Quels sont les principaux motifs de migration dans votre pays ?

Le Sénégal étant un pays relativement stable et en paix, les raisons ne sont pas liées à l’insécurité mais plutôt à la situation économique difficile pour une jeunesse qui cherche de l’emploi. Il y a également la raison des effets du changement climatique qui fait que l’agriculture, principale pourvoyeuse de richesses et de moyens de subsistance en zone rurale surtout, est mise à mal. L’appauvrissement des sols du fait des différentes érosions, la salinité de sols, les catastrophes naturelles, le phénomène récurrent de la sécheresse sont autant de facteurs qui créent une insécurité alimentaire qui hypothèque les moyens de subsistance.

Programme de formation pour les migrants organisé par Caritas Sénégal.

Programme de formation pour les migrants organisé par Caritas Sénégal. Photo de Caritas Sénégal

Dans la région entière, quelles sont les tendances qui démontrent où les migrants veulent aller et pourquoi veulent-ils laisser leurs villes/villages ? Quelles sont les activités principales de Caritas Sénégal pour aider les migrants ?
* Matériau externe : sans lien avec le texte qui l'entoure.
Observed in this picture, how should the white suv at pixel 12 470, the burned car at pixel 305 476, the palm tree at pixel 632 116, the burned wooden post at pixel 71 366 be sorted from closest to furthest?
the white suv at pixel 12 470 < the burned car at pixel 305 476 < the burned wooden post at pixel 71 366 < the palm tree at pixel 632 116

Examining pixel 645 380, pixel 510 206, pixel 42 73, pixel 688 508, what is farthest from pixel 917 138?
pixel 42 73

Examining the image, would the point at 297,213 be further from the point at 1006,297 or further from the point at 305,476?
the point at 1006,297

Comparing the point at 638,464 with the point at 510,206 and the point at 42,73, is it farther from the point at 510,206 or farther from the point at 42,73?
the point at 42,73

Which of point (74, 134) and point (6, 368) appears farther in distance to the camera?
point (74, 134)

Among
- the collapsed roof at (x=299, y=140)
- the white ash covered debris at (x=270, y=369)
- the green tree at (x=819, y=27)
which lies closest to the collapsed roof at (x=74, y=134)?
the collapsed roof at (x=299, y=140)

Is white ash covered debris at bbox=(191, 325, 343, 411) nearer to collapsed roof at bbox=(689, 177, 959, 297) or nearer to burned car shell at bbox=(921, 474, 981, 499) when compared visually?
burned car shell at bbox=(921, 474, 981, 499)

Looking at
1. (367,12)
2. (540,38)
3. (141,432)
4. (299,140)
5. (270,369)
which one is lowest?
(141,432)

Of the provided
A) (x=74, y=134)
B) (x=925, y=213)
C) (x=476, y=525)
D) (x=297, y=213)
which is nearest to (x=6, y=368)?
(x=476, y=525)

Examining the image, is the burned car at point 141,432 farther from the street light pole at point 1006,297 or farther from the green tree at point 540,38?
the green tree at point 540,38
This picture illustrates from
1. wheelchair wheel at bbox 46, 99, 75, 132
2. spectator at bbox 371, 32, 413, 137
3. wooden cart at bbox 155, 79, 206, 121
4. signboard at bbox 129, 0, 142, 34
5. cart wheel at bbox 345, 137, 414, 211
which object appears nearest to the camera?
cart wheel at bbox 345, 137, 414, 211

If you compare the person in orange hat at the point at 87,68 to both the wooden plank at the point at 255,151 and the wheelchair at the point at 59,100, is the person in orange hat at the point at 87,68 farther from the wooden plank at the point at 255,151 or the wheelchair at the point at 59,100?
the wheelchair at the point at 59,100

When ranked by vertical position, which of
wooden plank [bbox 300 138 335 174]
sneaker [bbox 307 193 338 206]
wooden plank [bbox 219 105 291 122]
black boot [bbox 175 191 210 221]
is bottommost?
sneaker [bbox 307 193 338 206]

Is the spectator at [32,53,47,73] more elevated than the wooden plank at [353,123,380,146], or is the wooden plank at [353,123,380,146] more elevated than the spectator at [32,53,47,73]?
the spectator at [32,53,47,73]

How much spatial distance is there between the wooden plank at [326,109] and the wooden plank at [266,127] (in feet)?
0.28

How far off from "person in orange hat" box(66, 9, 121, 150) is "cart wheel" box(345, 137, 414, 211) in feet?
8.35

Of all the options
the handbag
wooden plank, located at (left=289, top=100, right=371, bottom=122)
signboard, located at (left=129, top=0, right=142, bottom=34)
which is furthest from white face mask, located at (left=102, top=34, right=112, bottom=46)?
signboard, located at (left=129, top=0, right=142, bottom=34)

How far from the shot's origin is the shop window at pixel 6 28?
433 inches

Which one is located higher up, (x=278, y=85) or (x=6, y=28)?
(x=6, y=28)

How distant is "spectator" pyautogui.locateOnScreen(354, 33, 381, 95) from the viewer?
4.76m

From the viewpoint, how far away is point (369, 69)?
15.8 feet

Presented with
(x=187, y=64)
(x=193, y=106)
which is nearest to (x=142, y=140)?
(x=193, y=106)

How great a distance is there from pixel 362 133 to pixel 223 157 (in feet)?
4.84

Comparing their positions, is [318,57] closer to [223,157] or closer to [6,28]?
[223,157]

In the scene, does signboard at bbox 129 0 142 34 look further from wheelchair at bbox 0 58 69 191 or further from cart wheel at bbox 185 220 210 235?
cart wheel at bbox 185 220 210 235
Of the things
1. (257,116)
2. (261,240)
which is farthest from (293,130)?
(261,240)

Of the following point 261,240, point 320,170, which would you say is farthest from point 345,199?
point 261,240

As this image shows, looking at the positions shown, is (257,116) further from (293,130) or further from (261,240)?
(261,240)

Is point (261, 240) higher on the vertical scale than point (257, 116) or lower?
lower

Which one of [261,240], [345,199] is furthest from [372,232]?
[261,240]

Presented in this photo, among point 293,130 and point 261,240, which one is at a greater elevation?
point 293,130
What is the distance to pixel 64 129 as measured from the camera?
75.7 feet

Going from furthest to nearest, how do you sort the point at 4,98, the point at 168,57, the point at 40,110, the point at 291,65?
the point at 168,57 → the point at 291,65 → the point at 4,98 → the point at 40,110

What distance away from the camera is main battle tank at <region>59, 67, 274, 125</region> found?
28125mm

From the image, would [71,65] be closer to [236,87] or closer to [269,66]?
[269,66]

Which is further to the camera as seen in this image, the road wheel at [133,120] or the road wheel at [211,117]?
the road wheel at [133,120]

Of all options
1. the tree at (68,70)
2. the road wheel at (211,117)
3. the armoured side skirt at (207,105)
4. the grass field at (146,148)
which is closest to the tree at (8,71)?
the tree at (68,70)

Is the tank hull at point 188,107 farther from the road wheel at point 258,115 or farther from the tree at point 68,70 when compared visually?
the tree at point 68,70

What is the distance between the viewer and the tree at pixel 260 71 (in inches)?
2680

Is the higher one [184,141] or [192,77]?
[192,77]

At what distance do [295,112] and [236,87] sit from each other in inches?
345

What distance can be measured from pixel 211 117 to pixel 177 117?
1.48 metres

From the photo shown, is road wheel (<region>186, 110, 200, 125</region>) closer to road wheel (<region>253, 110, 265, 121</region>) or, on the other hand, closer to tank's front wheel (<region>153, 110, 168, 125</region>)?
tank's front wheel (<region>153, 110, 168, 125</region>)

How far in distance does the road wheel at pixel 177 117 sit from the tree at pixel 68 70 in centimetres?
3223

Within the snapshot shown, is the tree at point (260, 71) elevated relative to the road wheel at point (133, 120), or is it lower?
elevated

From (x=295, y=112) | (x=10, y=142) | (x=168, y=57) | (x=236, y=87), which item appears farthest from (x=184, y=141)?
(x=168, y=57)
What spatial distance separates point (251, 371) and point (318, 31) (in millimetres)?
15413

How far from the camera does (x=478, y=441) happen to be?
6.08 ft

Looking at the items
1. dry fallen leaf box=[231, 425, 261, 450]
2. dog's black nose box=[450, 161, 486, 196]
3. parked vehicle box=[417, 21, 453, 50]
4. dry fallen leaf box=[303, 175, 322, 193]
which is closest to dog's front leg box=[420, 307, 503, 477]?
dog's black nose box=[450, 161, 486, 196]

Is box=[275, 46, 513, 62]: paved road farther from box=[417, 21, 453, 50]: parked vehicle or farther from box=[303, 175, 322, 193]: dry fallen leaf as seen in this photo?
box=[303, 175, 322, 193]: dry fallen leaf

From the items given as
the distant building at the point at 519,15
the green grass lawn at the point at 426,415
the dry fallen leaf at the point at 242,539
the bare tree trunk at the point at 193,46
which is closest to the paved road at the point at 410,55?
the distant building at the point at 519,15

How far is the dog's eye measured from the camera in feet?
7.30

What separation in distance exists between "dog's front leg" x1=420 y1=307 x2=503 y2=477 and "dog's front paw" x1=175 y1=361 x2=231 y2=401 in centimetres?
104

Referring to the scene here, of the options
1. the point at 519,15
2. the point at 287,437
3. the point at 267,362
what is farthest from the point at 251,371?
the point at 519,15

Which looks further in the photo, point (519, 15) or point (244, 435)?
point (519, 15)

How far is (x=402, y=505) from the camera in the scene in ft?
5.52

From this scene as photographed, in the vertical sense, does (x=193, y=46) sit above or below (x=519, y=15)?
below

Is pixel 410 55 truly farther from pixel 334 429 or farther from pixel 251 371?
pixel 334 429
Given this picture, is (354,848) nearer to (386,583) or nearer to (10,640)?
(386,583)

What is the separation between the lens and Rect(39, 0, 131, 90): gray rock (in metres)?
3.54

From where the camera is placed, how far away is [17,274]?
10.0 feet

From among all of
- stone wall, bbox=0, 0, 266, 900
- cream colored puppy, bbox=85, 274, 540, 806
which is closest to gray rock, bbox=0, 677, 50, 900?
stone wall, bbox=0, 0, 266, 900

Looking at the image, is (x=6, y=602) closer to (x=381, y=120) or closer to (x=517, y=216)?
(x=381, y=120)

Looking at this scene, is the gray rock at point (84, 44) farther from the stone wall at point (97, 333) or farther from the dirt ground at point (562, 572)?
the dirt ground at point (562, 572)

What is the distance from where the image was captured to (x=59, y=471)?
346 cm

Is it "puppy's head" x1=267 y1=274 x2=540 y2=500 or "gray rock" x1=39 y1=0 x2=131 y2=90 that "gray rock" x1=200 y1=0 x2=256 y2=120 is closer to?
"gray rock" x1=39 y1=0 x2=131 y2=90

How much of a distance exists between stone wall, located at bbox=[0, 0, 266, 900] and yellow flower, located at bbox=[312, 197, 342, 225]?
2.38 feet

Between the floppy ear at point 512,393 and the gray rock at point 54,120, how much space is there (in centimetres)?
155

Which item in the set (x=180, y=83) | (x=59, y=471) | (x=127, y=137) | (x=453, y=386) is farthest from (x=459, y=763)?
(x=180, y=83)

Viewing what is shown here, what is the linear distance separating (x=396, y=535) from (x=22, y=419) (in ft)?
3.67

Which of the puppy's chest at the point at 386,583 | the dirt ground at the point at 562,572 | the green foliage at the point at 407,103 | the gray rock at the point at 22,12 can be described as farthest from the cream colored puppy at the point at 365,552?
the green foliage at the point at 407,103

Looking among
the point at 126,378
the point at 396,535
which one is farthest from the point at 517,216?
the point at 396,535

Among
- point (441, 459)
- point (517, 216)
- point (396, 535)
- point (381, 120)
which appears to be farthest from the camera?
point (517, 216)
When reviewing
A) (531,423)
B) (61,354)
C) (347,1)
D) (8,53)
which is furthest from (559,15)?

Caritas Sénégal agit à différents niveaux : à travers l’activité d’un Point d’Accueil pour les Réfugiés et Immigrés (PARI), créé à Caritas Dakar il y a une vingtaine d’années, qui offre l’écoute, oriente et accompagne des migrants arrivés au Sénégal, le temps de leur présence dans le pays. D’autres migrants retournés sont aidés pour une réinsertion dans leur pays. Il y a des projets qui portent un volet de sensibilisation aux dangers de l’émigration clandestine surtout en direction des jeunes. Il y a aussi des projets de développement en cours de conception dans des Caritas diocésaines pour des migrants de retour qui veulent se stabiliser et entreprendre des activités économiques dans leur terroir.

Enfin, Caritas Sénégal coordonne un important programme dénommé MADE AFRIQUE qui est une partie de MADE Global coordonné par ICMC à Bruxelles. Notre plateforme défend le droit humain à la migration et aborde, dans son plaidoyer, la migration sous l’angle de la problématique migration et développement. Près de 300 organisations de la Société Civile sont membres de la plateforme qui est présente en Afrique de l’Ouest et du Centre, en Afrique du Nord et de l’Est avec la perspective de pouvoir l’implanter un jour en Afrique australe. La diaspora africaine est aussi membre de MADE AFRIQUE à travers des organisations de migrants établis principalement en Europe. Nous avons une action de plaidoyer aux niveaux national, régional, continental et global. C’est ainsi que nous avons été très actifs, avec nos partenaires d’Europe, autour du Sommet de la Valette sur la politique migratoire de l’Europe. Nous assurons un suivi de certaines politiques migratoires qui ont un impact sur les pays de notre région. Nous restons mobilisés aussi sur la migration à l’intérieur de la région Afrique qui est de loin la plus importante, malgré ce que l’on croit généralement.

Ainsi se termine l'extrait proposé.